## Brief
Please retype the part of the text on school admissions that opens with the words containing "realistically the current" and closes with "got cut recently.".

## Text for analysis
__________
I remember all schools had to have a g and t policy, and there was a national organisation set up for it which ran summer schools and got information out about other opportunities etc.

these days (I am retired now) a lot of the focus is on finding and developing students who are gifted and talented at stem. There’s a lot of money going into maths circles and the like.

realistically the current government do not consider the classics, music and foreign languages high priorities within education - I believe the scheme to support state schools in offering Latin got cut recently.

the main focus is improving maths and English more generally and after that stem.

Denim4ever · 08/01/2026 18:57

Octavia64 · 08/01/2026 18:45

To be fair hills road sixth form college (the Cambridge state “school” I presume you are referring to) is sixth form only, and takes a massive number of students who were previously at private school.

it’s well known it’s a good way to have a “state” school university application.

What you say is true. The point addressed in the second paragraph of my original message is not about that though. I just mused on whether the Trinity Hall Admissions Tutor has his kids going there if he has any.

Marchesman · 08/01/2026 19:00

@HundredMilesAnHour

There is no significant difference in Oxbridge admission rates from private schools and the top performing quintile of comprehensive schools. But pupils in the top quintile of comprehensive schools are about 25 times more likely to get into Oxford or Cambridge than those in the bottom quintile.

The playing field is tilted within the state sector, largely geographically.
__________
## Data extract
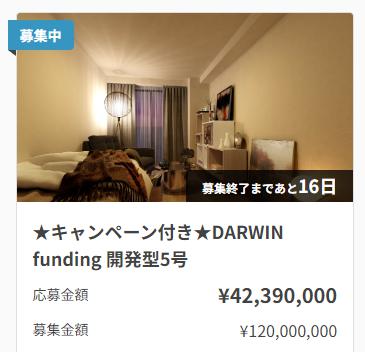 DARWIN funding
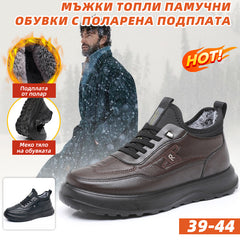 🔥Зимни мъжки обувки с удебелена подплата и поларена подплата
__________
## Your solution
realistically the current government do not consider the classics, music and foreign languages high priorities within education - I believe the scheme to support state schools in offering Latin got cut recently.